Before Wahlman could respond, someone started tapping on the window on Allison’s side. Someone with an enormously large belly and a baseball bat.
“Start the car,” Wahlman said. “Let’s get out of here.”
But Allison didn’t start the car. She rolled the window down and asked the man standing there what he wanted.
“What do you think I want?” the man said. “I want my money.”
“It’s not due until tomorrow,” Allison said.
The man stepped to the front of the car and smashed the driver side headlight with the baseball bat. He pounded the front fender on that side a couple of times, and then he waddled back over to the window and looked at his watch.
“Tomorrow starts at midnight,” he shouted. “About ten hours from now.

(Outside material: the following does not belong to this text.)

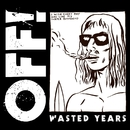 Wasted Years/OFF!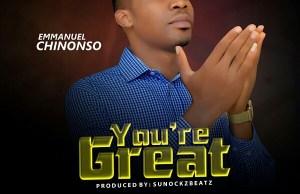You re Great – Nwokolo Emmanuel Chinonso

What difference is ten hours going to make? Either you have the money, or you don’t. And since you obviously don’t—”
Wahlman climbed out and slammed the door. He walked around to the driver side and inspected the broken headlight and the dents in the fender, told Allison to roll her window up and lock the doors. He was downwind from the man with the bat, and he could smell the odor coming off of his body—a putrid mixture of whiskey and rotting fish guts.
There was a silver SUV with tinted windows parked about twenty feet behind Allison’s car. It was the single vehicle that had been parked in the lot at the ice cream place. Wahlman had seen it drive by him a couple of times after he left. At first he was concerned that it might be the people who were trying to kill him. Now he knew it was Tanner. The loan shark. Apparently Tanner had followed him after the transaction at Dena Jo’s, maybe suspicious because he was on foot. Maybe suspicious that he was a cop or something. Selling any kind of firearm without a license was a serious offense. Hence the coded language and the long wait in the walk-in freezer. No telling what kind of shady business went on in there. Money laundering came to mind. Maybe some crystal meth packed in with the mint chocolate chip.